_WHAT YOU HAVE TO DO_
Print, exactly as they stand, the lines below from the one that has "Alexandre Lacazette of" to the one that has "L'aeroporto di Comiso", inclusive, leaving out the pictures.

_MATERIAL PROVIDED_
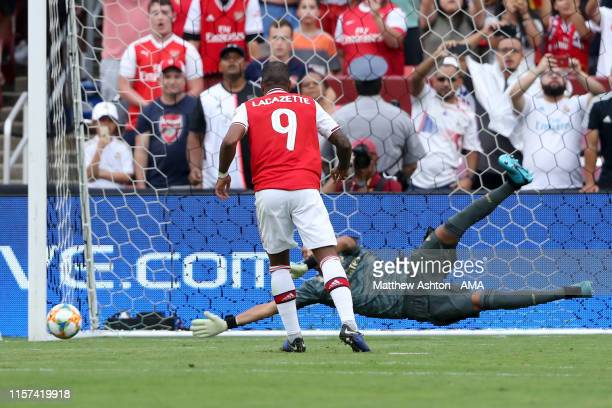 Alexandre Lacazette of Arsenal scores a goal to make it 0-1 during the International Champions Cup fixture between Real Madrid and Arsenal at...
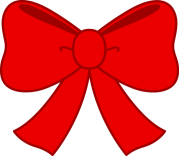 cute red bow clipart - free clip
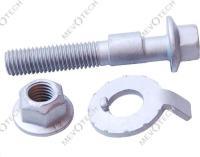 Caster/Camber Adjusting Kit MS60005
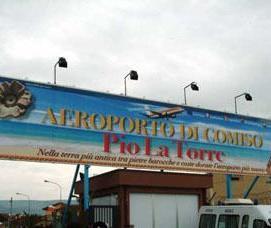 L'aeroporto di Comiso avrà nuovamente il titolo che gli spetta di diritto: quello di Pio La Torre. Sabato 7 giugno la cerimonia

--

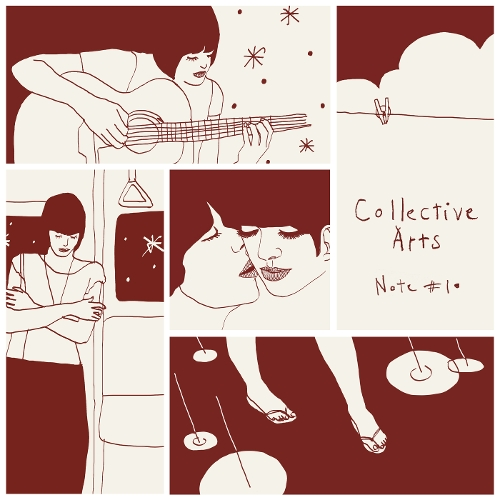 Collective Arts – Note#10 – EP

_OUTPUT BELOW_
 Alexandre Lacazette of Arsenal scores a goal to make it 0-1 during the International Champions Cup fixture between Real Madrid and Arsenal at...
 cute red bow clipart - free clip
 Caster/Camber Adjusting Kit MS60005
 L'aeroporto di Comiso avrà nuovamente il titolo che gli spetta di diritto: quello di Pio La Torre. Sabato 7 giugno la cerimonia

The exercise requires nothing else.